- _Goal_
Please lay out everything from the line containing "Which is closer" down to the last line as a JSON list of strings, one string per line, with blank lines left out.

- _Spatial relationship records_
....................

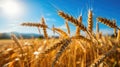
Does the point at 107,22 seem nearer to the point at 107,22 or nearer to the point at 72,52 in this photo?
the point at 107,22

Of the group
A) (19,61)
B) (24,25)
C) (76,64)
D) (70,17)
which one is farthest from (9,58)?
(70,17)

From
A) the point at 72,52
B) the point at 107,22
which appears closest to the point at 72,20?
the point at 107,22

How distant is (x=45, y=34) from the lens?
3.35m

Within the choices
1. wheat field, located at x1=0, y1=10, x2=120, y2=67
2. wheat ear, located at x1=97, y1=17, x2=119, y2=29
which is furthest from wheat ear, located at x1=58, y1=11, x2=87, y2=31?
wheat ear, located at x1=97, y1=17, x2=119, y2=29

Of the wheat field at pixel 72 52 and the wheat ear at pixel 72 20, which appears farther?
the wheat field at pixel 72 52

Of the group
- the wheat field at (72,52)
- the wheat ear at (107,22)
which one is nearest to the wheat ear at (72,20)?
the wheat field at (72,52)

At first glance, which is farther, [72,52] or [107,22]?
[72,52]

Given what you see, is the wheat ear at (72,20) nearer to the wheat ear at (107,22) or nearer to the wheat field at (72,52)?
the wheat field at (72,52)

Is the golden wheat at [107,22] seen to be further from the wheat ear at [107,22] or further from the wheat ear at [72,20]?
the wheat ear at [72,20]

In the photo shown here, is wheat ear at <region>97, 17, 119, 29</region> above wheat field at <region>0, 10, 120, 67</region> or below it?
above

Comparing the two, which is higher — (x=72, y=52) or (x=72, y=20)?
(x=72, y=20)

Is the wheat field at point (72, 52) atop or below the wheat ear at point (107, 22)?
Answer: below

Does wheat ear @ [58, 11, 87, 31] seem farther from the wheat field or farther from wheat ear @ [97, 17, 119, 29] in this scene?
wheat ear @ [97, 17, 119, 29]

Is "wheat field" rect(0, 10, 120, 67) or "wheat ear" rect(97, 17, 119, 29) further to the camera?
"wheat field" rect(0, 10, 120, 67)
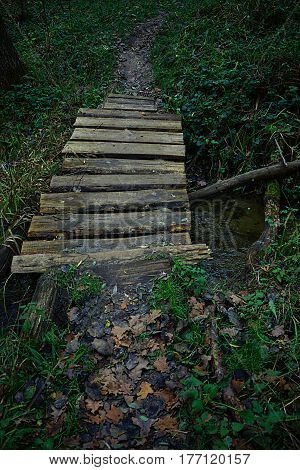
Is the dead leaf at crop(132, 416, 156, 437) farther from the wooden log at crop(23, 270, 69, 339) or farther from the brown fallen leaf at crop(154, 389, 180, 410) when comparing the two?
the wooden log at crop(23, 270, 69, 339)

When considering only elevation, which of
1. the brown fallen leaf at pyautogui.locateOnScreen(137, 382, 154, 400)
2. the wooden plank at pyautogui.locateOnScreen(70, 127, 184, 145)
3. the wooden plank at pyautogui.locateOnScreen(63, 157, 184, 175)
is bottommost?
the brown fallen leaf at pyautogui.locateOnScreen(137, 382, 154, 400)

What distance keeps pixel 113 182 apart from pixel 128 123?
6.63 ft

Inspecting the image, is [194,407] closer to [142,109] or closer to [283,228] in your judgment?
[283,228]

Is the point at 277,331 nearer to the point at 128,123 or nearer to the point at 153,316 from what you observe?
the point at 153,316

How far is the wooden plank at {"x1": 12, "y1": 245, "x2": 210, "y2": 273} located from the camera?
10.7 ft

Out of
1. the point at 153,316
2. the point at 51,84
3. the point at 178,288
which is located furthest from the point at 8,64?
the point at 153,316

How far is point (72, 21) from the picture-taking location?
1094cm

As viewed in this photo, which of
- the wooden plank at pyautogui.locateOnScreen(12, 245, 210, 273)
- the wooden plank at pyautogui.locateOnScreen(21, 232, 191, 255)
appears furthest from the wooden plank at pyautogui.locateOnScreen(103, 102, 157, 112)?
the wooden plank at pyautogui.locateOnScreen(12, 245, 210, 273)

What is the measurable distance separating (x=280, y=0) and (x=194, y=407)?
9079 mm

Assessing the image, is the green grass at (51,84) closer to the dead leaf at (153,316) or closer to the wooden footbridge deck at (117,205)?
the wooden footbridge deck at (117,205)

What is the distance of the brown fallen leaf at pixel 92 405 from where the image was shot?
2.35 meters

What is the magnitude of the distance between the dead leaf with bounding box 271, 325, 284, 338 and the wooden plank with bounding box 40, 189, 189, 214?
1874 mm

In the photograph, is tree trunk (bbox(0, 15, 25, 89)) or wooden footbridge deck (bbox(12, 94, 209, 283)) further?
tree trunk (bbox(0, 15, 25, 89))

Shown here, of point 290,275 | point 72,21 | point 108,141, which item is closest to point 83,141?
A: point 108,141
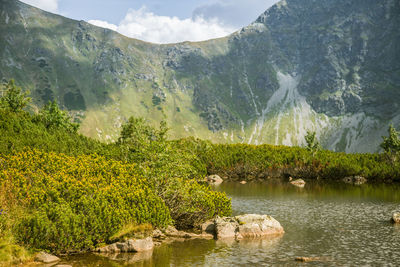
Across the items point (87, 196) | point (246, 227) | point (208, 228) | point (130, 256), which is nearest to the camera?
point (130, 256)

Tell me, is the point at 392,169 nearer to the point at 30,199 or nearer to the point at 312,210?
the point at 312,210

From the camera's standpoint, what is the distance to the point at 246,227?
37.6 m

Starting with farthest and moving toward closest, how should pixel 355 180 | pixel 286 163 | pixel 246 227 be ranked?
pixel 286 163
pixel 355 180
pixel 246 227

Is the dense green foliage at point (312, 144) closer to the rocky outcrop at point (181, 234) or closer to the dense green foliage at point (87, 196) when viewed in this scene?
the dense green foliage at point (87, 196)

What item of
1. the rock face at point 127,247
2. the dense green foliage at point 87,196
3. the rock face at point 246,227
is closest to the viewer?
the dense green foliage at point 87,196

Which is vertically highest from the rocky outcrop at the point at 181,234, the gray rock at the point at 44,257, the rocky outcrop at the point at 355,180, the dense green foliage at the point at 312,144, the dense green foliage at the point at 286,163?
the dense green foliage at the point at 312,144

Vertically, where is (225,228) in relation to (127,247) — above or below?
above

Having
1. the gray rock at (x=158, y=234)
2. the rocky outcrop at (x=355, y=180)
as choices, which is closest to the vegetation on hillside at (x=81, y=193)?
the gray rock at (x=158, y=234)

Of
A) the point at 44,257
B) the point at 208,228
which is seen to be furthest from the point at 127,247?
the point at 208,228

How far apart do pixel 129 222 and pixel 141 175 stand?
8906 millimetres

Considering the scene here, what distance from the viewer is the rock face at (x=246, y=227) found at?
3719cm

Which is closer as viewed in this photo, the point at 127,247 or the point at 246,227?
the point at 127,247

....................

- _Output for this exercise_
[
  "Which is closer as viewed in this photo, the point at 127,247 or the point at 246,227?",
  "the point at 127,247"
]